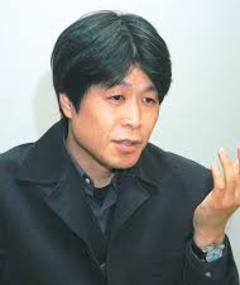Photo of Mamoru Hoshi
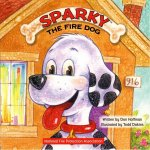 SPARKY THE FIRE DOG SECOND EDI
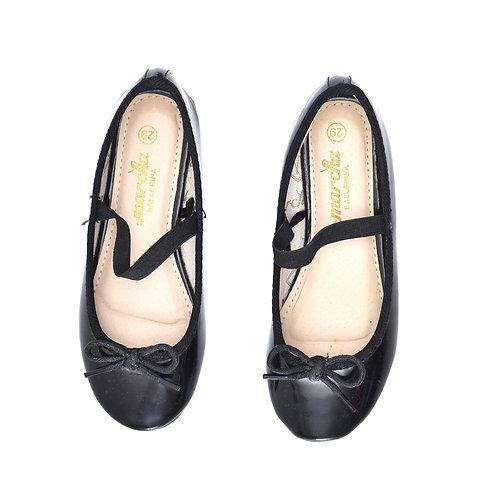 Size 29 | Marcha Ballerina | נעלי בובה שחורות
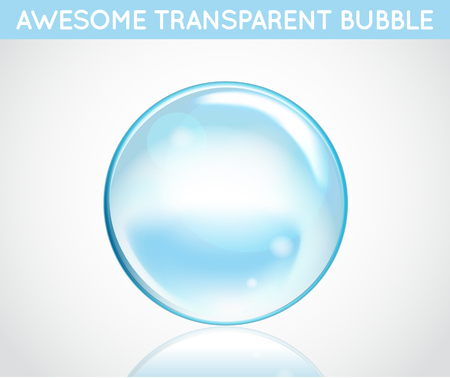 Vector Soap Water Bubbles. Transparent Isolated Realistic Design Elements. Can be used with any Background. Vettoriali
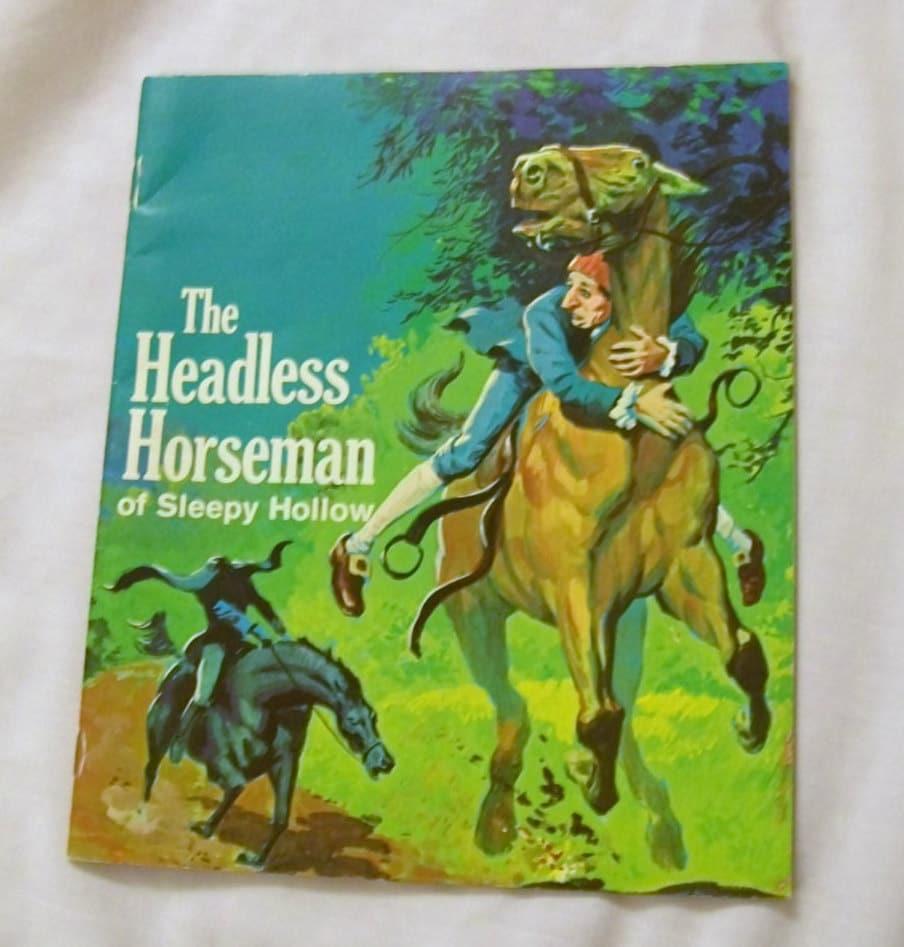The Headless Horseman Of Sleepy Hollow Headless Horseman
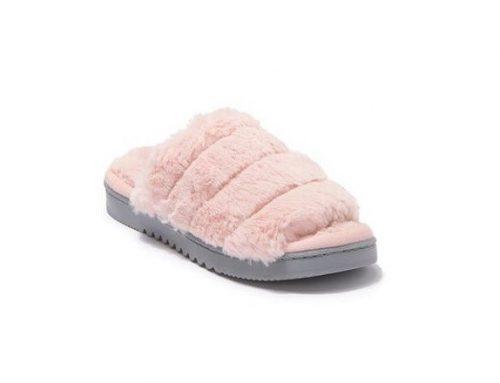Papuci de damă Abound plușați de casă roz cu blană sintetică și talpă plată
============
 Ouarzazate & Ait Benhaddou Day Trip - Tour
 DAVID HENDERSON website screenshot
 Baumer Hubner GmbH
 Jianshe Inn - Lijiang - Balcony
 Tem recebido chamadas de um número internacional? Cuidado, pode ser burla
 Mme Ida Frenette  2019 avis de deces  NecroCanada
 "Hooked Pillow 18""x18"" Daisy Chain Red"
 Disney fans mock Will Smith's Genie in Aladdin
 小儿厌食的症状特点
============
**What this task involves**
Give back exactly the lines of the listing above from the one that contains "Size 29 | Marcha" up to and including the one that contains "Papuci de damă", but not the pictures, and no other lines.

**Response box**
 Size 29 | Marcha Ballerina | נעלי בובה שחורות
 Vector Soap Water Bubbles. Transparent Isolated Realistic Design Elements. Can be used with any Background. Vettoriali
The Headless Horseman Of Sleepy Hollow Headless Horseman
Papuci de damă Abound plușați de casă roz cu blană sintetică și talpă plată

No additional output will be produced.